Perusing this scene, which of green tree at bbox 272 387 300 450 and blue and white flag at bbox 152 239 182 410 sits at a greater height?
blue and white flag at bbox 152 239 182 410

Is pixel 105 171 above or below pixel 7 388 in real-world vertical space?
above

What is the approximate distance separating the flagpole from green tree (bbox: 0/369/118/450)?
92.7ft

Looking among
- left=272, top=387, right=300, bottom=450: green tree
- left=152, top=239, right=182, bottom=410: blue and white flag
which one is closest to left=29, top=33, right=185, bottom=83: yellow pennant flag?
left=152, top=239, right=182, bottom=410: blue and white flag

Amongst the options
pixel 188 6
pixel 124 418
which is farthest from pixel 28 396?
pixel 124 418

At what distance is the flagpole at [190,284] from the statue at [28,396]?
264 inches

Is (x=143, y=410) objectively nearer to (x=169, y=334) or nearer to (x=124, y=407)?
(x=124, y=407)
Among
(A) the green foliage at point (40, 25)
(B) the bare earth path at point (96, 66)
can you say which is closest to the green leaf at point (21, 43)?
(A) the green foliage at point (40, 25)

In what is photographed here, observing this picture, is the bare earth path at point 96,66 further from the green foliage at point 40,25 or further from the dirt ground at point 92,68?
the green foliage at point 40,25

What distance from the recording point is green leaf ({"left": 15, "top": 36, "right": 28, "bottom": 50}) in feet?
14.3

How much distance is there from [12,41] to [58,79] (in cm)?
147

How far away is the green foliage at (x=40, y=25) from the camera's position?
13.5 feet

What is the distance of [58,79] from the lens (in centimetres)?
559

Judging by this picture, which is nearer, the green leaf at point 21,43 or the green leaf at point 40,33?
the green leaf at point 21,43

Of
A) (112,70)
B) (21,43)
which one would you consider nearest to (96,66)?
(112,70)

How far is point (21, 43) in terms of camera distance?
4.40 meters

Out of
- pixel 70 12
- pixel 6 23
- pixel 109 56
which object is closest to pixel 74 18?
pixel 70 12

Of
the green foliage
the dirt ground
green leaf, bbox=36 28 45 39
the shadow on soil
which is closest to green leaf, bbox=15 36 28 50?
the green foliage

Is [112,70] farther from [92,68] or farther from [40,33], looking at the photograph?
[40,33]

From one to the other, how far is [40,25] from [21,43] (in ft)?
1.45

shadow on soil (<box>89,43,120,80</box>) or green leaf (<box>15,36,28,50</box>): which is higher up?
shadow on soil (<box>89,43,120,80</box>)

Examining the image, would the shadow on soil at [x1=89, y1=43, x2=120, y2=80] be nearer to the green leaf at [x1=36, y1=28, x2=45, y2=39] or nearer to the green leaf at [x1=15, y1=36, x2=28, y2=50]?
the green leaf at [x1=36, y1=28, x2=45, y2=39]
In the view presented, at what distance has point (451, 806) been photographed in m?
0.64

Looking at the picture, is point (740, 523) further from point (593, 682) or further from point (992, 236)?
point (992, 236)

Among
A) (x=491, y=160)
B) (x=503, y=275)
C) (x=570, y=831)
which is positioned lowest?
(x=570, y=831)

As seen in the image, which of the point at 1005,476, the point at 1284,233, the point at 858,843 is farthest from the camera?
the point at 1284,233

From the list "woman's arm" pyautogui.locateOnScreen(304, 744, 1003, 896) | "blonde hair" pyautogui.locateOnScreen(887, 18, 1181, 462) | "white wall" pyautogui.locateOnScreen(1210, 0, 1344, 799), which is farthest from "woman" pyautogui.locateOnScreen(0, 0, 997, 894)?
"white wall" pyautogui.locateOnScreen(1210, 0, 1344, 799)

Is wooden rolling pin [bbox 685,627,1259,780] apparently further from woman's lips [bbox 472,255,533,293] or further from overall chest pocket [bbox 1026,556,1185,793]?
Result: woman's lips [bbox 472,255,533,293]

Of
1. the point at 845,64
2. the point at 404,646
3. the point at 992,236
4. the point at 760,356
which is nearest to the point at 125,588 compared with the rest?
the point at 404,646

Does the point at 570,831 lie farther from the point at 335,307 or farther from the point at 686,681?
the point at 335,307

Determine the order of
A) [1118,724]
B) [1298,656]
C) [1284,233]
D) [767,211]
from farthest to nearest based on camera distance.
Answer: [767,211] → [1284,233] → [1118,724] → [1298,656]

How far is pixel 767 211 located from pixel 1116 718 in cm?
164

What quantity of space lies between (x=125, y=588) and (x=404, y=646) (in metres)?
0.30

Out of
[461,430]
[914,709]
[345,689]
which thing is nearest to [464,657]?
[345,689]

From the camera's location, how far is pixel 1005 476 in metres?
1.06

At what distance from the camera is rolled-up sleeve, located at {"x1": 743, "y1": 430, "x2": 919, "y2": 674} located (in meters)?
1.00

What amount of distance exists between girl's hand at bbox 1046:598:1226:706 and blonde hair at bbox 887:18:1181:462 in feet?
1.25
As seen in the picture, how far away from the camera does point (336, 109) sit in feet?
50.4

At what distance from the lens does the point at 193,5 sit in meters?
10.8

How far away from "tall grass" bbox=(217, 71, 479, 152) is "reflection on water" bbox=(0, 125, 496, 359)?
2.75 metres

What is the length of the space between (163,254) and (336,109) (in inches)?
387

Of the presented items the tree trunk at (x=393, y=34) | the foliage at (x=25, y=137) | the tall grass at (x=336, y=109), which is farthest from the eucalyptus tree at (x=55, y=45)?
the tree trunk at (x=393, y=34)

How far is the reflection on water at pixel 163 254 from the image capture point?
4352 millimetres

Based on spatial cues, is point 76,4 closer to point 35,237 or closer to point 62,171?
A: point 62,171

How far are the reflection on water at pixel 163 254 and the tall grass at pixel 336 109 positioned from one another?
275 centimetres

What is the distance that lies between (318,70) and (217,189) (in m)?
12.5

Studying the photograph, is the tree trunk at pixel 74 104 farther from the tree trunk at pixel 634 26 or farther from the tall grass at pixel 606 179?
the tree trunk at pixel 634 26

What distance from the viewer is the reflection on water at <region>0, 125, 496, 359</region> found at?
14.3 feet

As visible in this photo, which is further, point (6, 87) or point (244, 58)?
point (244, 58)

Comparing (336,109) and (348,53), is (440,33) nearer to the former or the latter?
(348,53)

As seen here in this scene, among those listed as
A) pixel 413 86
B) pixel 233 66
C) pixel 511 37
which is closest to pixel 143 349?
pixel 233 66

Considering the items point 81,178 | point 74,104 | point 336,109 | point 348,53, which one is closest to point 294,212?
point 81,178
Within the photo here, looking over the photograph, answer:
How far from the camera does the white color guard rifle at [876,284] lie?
# # #
Copy out the part of the material that opens with the line containing "As seen in the image, which" and closes with the line containing "Result: woman's lips [bbox 472,255,533,293]", keeping every line unchanged.

As seen in the image, which of the point at 1005,476, the point at 1284,233, the point at 858,843 is farthest from the camera?
the point at 1284,233

From the list "woman's arm" pyautogui.locateOnScreen(304, 744, 1003, 896) | "blonde hair" pyautogui.locateOnScreen(887, 18, 1181, 462) | "white wall" pyautogui.locateOnScreen(1210, 0, 1344, 799), which is farthest from "woman" pyautogui.locateOnScreen(0, 0, 997, 894)?
"white wall" pyautogui.locateOnScreen(1210, 0, 1344, 799)

Is wooden rolling pin [bbox 685,627,1259,780] apparently further from woman's lips [bbox 472,255,533,293] or further from overall chest pocket [bbox 1026,556,1185,793]?
Result: woman's lips [bbox 472,255,533,293]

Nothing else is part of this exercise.